Well things are starting to slow down a bit for me. I have made several trips to the rigs for tuna and what not lately. As you can see from other reports the bite offshore for tuna and wahoo has been very good lately. I've had two trips this past week and the tuna gave it up again. We left them biting and was home early both trips. First trip with my buddy Gary and his 35 everglades, we only fished a few hours and headed in with a nice box of yellowfin. Second trip, was with Zac and his 39 invincible. The plan was to get out there by dark and fish till noon the next day. But, by 1 am we were tired and had all we needed, So with headed in early. Great trip with my buddies. Tim has had several offshore trips but a 35 lb yellowfin was his biggest to date. Well, he smashed that personal best over and over again. Live baits, chucks, poppers, it did not seem to matter. Thank you everyone for letting me tag along. I have a couple of pictures with most of the catch. Good luck everyone and be safe out there. God Bless you all. 
Captain Delynn Sigler
Offshore/Deepsea Fishing Guide
(850)758-2165 Cell
(850)669-9100 Hm/Office


----------



## 24ft fishmaster (Apr 26, 2012)

Been waiting on your report we were on the 36 invincible I heard someone call your name on radio nice haul as usual Capt! At the drill ship close to blind faith Sunday night


----------



## Boat-Dude (Sep 24, 2011)

That is insane!! You guys would be millionaires in Japan.


----------



## MaxP (Jan 31, 2008)

Great trip there.


----------



## Realtor (Oct 1, 2007)

Whoa!!!! what rigs, or drill ships were you fishing?


----------



## Bryan_DESTIN_TRITON (Jan 11, 2009)

What a haul!


----------



## The Hired Hand (Jun 27, 2016)

Good God What a haul Congratulations.


----------



## badonskybuccaneers (Aug 19, 2013)

Nice haul captain!


----------



## Capt. Delynn (Oct 4, 2007)

Thanks everyone for the very nice comments. I love what I do and thank God for all the support I get from my friends on PFF.

Fishmaster, I saw you out there. I started to call you on the radio but we were busy and I know you were too.
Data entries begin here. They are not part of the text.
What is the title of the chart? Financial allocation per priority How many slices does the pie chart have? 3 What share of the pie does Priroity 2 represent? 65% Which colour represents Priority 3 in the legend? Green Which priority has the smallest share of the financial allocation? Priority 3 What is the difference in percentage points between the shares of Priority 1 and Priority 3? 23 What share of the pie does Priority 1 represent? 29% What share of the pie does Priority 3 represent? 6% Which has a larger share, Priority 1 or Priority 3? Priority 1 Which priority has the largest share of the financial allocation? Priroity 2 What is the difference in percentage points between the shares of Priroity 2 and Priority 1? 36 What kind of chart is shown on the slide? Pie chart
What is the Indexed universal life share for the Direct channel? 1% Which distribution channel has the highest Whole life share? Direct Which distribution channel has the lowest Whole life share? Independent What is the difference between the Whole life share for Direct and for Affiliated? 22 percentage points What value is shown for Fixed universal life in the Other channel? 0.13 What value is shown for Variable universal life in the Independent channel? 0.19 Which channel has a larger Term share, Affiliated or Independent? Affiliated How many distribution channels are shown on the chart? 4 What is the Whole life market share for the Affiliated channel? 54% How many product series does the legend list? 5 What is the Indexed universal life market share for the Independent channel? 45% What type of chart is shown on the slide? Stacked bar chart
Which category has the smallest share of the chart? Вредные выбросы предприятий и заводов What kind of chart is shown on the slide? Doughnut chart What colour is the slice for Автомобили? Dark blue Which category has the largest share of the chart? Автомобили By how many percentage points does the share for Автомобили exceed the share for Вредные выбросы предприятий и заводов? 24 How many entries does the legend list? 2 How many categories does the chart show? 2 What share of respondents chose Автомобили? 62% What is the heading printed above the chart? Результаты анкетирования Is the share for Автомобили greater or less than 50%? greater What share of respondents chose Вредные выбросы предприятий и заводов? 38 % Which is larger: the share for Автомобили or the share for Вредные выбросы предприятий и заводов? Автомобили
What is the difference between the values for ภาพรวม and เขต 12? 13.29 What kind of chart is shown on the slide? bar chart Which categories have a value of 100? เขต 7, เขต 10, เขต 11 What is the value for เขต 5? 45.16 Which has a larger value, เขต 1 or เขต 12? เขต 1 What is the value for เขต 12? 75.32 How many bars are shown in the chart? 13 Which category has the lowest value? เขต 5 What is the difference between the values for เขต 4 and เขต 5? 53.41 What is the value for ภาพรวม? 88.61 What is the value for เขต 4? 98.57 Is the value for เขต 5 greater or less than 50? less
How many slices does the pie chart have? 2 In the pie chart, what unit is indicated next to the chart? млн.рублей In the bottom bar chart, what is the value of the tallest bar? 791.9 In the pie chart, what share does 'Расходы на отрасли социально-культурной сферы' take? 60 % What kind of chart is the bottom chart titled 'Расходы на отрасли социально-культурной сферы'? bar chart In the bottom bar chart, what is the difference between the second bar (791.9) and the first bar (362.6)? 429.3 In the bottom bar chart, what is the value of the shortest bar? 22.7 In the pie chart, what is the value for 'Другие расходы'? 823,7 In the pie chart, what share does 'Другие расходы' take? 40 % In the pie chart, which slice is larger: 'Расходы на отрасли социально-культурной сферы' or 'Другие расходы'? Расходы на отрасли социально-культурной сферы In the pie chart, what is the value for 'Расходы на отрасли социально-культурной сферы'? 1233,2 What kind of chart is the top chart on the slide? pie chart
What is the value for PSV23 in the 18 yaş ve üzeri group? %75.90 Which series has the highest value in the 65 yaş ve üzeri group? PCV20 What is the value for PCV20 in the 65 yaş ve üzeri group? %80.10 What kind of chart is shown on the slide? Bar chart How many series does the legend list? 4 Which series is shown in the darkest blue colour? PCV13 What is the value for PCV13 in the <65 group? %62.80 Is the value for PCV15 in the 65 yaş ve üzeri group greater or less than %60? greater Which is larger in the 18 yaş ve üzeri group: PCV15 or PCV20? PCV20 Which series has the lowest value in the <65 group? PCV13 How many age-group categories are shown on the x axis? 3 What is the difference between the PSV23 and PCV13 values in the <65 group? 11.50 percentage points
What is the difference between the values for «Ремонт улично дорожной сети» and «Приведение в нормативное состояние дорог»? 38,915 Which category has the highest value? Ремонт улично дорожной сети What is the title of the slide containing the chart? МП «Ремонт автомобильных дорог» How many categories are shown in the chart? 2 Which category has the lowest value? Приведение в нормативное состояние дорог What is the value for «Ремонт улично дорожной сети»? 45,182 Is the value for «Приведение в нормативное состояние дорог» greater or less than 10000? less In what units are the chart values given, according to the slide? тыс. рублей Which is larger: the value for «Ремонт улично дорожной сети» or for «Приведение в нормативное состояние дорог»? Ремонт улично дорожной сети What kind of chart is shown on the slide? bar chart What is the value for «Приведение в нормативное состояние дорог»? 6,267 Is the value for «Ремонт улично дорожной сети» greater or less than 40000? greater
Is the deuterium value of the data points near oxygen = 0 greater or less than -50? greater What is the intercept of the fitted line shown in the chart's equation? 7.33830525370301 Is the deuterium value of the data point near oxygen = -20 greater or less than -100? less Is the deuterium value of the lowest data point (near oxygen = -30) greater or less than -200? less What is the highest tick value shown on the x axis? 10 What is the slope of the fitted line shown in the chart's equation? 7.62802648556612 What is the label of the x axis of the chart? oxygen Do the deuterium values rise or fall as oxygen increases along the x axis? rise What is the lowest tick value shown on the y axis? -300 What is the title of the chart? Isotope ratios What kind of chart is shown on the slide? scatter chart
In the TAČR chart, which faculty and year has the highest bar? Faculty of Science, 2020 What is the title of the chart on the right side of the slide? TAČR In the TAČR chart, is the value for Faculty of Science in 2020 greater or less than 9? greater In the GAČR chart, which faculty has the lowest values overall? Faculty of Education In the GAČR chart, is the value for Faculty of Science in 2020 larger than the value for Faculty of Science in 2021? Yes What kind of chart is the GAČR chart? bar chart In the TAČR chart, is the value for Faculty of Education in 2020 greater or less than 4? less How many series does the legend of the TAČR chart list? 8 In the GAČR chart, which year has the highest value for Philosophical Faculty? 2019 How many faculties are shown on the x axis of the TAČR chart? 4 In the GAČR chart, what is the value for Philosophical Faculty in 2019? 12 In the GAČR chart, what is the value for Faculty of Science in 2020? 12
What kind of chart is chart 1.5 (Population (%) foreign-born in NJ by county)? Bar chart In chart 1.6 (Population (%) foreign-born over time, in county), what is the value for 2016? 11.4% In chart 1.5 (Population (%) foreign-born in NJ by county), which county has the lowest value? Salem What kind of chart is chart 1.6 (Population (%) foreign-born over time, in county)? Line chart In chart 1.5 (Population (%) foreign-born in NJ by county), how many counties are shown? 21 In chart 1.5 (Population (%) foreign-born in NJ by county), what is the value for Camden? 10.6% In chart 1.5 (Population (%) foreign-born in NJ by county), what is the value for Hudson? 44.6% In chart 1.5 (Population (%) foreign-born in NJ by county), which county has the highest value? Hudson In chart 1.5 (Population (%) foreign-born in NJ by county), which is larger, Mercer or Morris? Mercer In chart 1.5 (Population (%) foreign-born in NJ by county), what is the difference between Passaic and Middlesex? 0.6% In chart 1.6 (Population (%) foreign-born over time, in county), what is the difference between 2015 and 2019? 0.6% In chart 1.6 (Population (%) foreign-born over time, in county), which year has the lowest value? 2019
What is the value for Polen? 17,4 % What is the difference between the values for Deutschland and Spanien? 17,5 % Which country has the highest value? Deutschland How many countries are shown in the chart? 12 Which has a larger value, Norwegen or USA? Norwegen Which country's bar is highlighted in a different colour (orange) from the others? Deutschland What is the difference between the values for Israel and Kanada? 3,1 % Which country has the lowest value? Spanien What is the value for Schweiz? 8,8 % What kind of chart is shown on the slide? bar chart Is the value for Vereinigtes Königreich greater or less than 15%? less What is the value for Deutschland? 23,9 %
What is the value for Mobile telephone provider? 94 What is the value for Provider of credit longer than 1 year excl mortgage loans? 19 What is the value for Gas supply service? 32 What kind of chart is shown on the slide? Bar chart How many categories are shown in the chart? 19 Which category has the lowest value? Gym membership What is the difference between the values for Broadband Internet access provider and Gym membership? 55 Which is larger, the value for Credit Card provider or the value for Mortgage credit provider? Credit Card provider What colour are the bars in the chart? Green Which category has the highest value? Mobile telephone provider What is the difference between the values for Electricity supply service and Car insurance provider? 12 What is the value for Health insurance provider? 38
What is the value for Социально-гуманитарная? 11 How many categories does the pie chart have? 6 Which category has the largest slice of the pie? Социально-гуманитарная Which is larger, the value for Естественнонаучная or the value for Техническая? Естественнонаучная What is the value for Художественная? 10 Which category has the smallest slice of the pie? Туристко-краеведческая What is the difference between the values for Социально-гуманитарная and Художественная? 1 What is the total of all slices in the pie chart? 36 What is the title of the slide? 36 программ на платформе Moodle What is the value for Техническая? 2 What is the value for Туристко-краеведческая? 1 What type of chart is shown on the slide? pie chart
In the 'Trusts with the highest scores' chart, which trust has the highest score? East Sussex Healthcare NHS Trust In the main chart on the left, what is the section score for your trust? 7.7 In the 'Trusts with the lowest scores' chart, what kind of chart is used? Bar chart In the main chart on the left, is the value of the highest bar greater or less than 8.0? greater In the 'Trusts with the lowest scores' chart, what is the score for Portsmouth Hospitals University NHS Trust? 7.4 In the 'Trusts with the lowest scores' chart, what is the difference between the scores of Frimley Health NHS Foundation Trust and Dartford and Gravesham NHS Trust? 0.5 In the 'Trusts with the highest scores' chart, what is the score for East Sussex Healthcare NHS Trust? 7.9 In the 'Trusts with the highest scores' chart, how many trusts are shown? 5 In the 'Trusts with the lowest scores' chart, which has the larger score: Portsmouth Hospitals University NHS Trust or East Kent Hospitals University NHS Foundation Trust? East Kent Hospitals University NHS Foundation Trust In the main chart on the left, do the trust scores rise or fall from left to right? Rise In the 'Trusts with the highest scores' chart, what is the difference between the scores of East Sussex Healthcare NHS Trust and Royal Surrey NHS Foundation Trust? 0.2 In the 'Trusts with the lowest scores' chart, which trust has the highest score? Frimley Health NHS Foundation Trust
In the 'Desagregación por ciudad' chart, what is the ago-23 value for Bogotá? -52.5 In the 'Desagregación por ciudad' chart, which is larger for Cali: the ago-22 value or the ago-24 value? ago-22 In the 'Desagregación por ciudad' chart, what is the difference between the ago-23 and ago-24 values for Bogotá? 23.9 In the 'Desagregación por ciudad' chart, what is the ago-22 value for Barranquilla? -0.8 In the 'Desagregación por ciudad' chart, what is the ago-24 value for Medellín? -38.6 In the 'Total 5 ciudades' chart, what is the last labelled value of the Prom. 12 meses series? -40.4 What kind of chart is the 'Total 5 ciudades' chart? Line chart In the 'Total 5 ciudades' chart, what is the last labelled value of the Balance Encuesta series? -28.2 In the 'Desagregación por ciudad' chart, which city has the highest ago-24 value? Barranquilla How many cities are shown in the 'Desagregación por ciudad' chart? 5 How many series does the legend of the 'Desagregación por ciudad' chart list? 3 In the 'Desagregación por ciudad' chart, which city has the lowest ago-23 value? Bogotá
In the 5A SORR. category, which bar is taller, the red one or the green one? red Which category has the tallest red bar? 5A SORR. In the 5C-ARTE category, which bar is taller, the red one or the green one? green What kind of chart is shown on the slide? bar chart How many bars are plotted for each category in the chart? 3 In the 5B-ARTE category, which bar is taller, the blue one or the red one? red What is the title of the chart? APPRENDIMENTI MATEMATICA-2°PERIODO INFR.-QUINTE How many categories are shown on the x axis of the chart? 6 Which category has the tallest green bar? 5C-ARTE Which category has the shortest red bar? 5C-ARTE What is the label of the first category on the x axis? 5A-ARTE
We fished lots of different rigs over the pass week. Horn mountain and the drip ship by it seems to be hit or miss. Some days they bite there and some days not. Proteus has tuna on it right now as well. Nikika, Delta house, Capricorn, Elf, Blind Faith and most of the rigs in that area are holding tuna right now. West neptune had fish before it moved but I have not been to its new location. Nikika is the only rig I fished that we did not catch a yellowfin. They were there, we just could not get a bite. Bait is getting harder to come by offshore. You can still get them, but you may have to work a little harder at it. Looks like the weather is going to keep most of us and hill for a little bit. Good luck everyone. Tight Lines and God Bless.


----------



## Tim Gibbs (Dec 13, 2012)

*Tim Gibbs*

If you haven't had an opportunity to fish with Capt. Delynn i would highly suggest finding a way to book a trip. I met Capt Delynn in Dec of 2012 when we booked our first trip with him and what a way to end the year with a limit of Scamps, Jacks and 1 Blackfin in December. He made several promises before booking the trip and all of which He has fulfilled. The time spent with Capt Delynn and Capt Connie Jo has been a gift from God. With his help i've been very fortunate and blessed to catch lots of Grouper with the first day of Grouper fishing in 2013 landing 3 Gags with the biggest being 48.8lbs. The next year yielded two personal best with his help with a Gag over 50 and a MONSTER 110lb Amberjack. I've been on five Tuna Trips total with the largest YF Tuna being 35-40lbs until this trip. The first one on this trip was 80ish and later that night was able to get a 100lber with a spinning reel which was the most insane strike i had ever felt. Before dark i Witnessed Capt Delynn Hook up with a 100lber on a top water plug with the Tuna skying out of the water with the plug in his mouth. Last weekend was like taking a fishing trip to heaven and i'm very grateful to Capt Delynn and Zac for allowing me to tag along. The one fish that had alluded me was a Wahoo as we have had several encounters with them but i appeared to be snake bit until April 2017. I received a call from Capt Delynn about going grouper fishing and was excited about the opportuny and this trip produced a Wahoo which the hook just came out just out of reach of the gaff and my heart sank. In Capt Delynn determination he put out the lures and first pass He had me hooked up again and i was able to land my first wahoo or weehoo but it didn't matter as i've dreamed of those stripes. He is a first class individual and God shines on him like nothing i've ever seen and his skill level in fishing is the best i've ever experienced. Thank you Capt Delynn for the past 5 years of amazing fishing trips, knowledge and friendship.


----------



## stc1993 (Nov 23, 2014)

I bet they was wore out catching all those fish. It's no wonder they was ready for the hill.


----------